(Data entries)
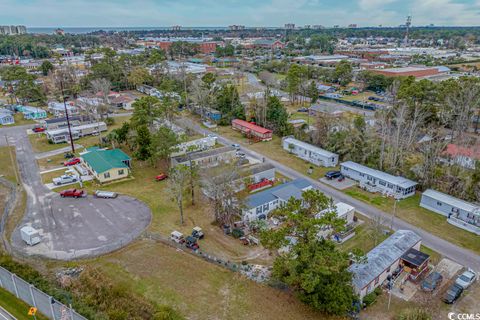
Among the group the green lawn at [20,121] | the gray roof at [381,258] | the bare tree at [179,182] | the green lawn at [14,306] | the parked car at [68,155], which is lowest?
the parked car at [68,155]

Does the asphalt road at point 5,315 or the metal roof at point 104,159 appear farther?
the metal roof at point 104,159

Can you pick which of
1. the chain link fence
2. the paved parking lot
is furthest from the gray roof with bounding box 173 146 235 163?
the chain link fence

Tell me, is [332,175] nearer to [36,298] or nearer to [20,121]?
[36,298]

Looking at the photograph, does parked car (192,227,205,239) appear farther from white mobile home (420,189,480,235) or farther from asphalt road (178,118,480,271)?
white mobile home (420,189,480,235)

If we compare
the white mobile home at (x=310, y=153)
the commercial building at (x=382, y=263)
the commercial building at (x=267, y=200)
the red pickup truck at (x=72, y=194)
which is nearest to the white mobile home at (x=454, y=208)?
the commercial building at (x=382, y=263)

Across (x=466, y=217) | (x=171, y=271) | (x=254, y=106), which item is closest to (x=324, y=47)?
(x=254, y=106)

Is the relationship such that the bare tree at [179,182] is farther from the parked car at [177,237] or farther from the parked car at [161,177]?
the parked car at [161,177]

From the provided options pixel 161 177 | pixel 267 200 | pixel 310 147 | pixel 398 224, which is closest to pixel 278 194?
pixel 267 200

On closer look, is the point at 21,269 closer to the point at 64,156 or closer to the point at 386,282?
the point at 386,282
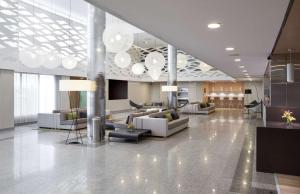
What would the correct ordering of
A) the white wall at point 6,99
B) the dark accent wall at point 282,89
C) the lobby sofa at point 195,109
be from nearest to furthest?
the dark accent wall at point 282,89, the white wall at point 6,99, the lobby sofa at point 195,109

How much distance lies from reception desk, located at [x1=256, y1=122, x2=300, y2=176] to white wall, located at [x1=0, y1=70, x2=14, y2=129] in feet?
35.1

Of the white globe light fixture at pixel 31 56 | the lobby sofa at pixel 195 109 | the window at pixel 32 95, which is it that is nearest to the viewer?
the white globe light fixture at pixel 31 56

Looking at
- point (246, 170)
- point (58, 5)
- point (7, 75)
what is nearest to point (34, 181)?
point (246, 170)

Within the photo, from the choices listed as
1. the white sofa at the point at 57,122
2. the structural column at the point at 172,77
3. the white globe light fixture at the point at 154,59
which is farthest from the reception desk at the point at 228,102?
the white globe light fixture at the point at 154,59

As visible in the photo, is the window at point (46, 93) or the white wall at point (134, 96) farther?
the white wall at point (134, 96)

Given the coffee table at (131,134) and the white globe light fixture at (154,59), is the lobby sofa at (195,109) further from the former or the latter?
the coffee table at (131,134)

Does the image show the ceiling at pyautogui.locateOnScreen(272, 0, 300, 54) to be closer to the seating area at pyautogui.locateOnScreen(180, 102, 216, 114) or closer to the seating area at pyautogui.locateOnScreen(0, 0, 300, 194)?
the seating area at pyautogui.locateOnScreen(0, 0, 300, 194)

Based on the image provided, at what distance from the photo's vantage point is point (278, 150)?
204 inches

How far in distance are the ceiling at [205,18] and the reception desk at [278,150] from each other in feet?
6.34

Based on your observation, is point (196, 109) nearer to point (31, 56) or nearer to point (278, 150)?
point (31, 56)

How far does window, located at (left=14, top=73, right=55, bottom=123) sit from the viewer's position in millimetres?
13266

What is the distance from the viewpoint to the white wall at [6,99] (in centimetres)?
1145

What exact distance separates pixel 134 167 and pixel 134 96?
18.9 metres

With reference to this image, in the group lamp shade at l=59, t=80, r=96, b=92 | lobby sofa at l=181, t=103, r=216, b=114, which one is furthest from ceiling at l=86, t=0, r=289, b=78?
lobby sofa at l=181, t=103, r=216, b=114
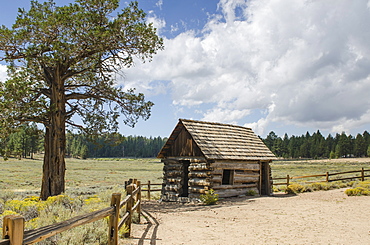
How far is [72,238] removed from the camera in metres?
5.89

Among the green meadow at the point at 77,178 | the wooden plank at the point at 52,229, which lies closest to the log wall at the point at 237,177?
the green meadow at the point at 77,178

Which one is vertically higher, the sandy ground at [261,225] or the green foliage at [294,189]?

--

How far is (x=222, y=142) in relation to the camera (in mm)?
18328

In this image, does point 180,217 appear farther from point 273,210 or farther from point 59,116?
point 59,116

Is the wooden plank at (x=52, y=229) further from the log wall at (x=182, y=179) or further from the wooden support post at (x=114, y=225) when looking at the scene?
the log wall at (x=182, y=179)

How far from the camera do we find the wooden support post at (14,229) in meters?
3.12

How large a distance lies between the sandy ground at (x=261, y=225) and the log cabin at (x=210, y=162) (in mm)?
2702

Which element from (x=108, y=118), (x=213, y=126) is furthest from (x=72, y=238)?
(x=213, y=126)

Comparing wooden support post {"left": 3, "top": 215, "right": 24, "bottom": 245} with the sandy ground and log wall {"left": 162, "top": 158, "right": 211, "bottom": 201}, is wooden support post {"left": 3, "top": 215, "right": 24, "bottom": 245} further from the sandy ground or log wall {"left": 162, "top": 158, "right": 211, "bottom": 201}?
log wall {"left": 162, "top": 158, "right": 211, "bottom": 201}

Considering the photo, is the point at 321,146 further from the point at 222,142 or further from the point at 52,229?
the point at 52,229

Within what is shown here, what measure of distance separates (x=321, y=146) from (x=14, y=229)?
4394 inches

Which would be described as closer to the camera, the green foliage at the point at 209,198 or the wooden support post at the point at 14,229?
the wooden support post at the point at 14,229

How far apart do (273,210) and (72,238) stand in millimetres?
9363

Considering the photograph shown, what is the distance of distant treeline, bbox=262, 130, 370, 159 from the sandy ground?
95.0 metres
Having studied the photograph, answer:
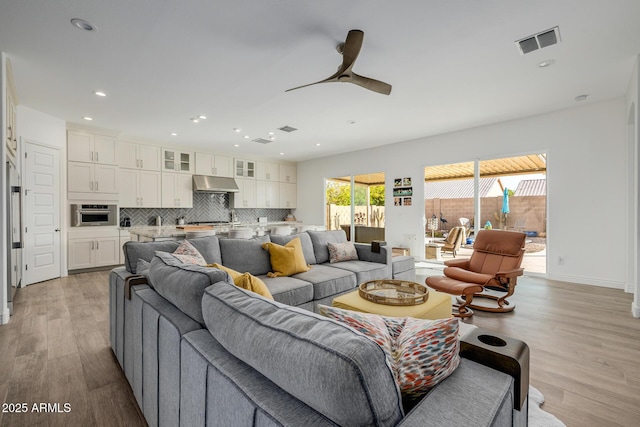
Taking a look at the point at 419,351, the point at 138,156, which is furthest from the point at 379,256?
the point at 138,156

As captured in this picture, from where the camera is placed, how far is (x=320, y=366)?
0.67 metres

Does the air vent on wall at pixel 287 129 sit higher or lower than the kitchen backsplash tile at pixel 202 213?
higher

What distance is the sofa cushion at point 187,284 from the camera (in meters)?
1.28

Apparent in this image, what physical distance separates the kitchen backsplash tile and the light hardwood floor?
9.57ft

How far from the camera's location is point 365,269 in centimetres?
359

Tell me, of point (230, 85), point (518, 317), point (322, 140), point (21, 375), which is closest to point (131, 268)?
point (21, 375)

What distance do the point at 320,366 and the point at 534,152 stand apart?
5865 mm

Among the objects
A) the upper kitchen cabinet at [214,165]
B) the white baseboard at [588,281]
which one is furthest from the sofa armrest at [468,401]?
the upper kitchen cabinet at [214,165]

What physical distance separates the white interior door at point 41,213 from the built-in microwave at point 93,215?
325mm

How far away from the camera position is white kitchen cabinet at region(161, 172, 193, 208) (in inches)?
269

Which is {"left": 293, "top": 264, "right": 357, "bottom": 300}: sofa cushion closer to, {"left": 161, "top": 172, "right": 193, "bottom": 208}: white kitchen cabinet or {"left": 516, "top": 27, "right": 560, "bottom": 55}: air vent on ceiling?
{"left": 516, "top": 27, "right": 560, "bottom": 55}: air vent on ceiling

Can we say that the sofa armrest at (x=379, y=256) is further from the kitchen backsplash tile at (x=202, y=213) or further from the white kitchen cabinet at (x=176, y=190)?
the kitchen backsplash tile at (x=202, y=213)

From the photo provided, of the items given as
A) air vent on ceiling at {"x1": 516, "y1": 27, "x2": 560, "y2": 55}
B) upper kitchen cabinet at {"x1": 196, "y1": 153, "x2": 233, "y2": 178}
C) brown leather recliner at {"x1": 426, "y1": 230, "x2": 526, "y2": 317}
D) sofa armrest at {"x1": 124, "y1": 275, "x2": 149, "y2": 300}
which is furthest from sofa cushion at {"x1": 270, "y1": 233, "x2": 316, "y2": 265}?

■ **TASK OBJECTIVE**:
Rewrite the data from the line with "How far is [72,238]" through the line with "Which one is vertically", changing "sandy ground" to "sandy soil" and leaving everything else as it is.

■ **ANSWER TO THE EXERCISE**:
How far is [72,238] removed from the camera in metres?
5.89

Among the green meadow at the point at 77,178 | the wooden plank at the point at 52,229, which lies closest to the log wall at the point at 237,177?
the green meadow at the point at 77,178

Which one is vertically higher, the sandy soil at [261,225] or the green foliage at [294,189]?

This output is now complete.